DOB now cracking down on shady real estate agents and brokers

From the NY Times:

The Department of Buildings has begun issuing fines to agents and brokers who advertise and show illegal apartments for rent, a new step in a long battle that has traditionally taken on owners of illegal dwellings. The fines, which have been issued to the agents and the companies they work for, begin at $3,600 and can go up to five times that amount.

“They are the people in the middle in many cases, the licensed salesperson and the broker,” said the buildings commissioner, Robert D. LiMandri. “They are the enabler. We have to hold them accountable, too.”

From January to March, inspectors combed through listing Web sites like craigslist, and then, posing as curious potential renters, went to see 50 apartments they considered suspicious. (Telltale signs of an apartment without the proper certificate of occupancy might be a listing that says all utilities are included, for example.)

The department issued fines to 10 agents, including agents at Douglas Elliman and Halstead Property, for listing apartments in a variety of neighborhoods and boroughs, including Park Slope and Brighton Beach in Brooklyn, and Hamilton Heights in Upper Manhattan. All of the apartments were in the basement or the cellar, and most did not have the required two means of egress, the department said. The department says the building code gives it the right to issue fines to agents; in the future, it may go after brokers who supervise the agents as well.

Spokesmen for Douglas Elliman and Halstead Property declined to comment.

This investigation, which the department theatrically calls, “Operation: Danger Included,” is not its first foray into undercover work. In 2010, it began a similar sting operation, looking for illegal apartments and fining the landlords. The crackdown continued last month as a landlord in Queens was charged with reckless endangerment for cramming nearly 50 people into converted apartments, including in garages and cellars.

“Frankly, illegal conversions can kill you,” Mr. LiMandri said. “It’s very simple to go on our Web site and figure out if it’s an illegal apartment or not.”

5 comments:

Anonymous said...

Are you going to be scoping Queens for these kind of illegal apartments...or just the yuppie-puppy enclaves in Manhattan and Brooklyn?

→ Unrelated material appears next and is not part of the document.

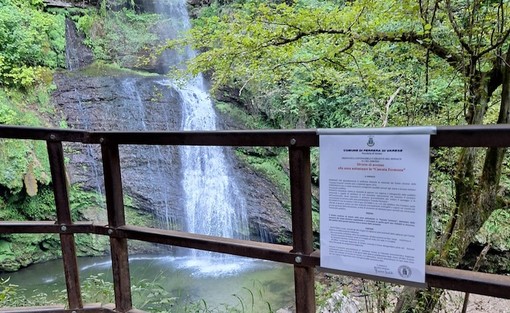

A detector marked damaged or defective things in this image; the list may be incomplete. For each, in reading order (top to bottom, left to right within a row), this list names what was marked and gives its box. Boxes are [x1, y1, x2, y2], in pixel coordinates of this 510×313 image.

C'mon...Flushing, for example, is the epicenter for devious Oriental brokers pushing illegal basement conversions.

Or does DOB not want to offend the Asiatics?

Anonymous said...

I agree Flushing real estate must be investigated for illegal conversions too. You will have to read all the local papers in many different languages. I would also investigate the many Churches that pop up on almost every other block. They are just fronts for tax evasion.

Anonymous said...

Everyone living next door to or around a home that obviously has an illegal apartment should make an anonymous complaint to the DOB. Inundate the DOB and get the addresses on record.

Bayside is full of illegal basement apartments. In some instances, it is extremely obvious.

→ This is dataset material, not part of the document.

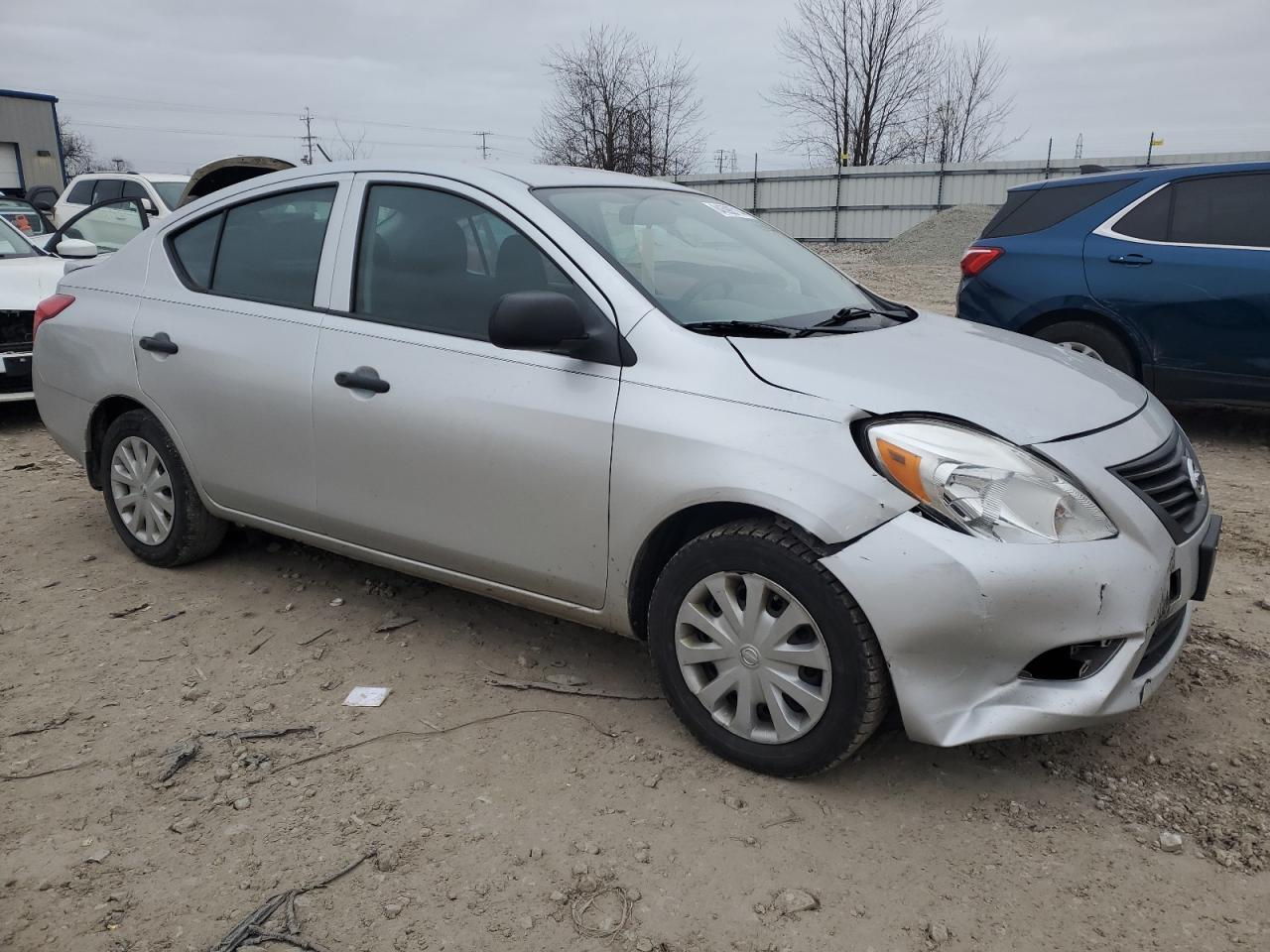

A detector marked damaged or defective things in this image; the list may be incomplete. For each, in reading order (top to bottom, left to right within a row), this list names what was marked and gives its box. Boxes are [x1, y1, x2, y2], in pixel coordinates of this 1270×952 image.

For instance, a two-family house with three sets of meters.

This is why our schools are so so so overcrowded in Bayside.




Anonymous said...

Cracking down? My ass crack!

It'll be business as usual at the DOB, after taking a slight recess, from putting up a show.

Bribery and collusion
are what Li Mandri's boys are best at.

Anonymous said...

Go after the owners and shut down the dwellings that illegal - pour resources in DOB - get them teeth to shut down firetraps - send illegal home instead of illegal apartments.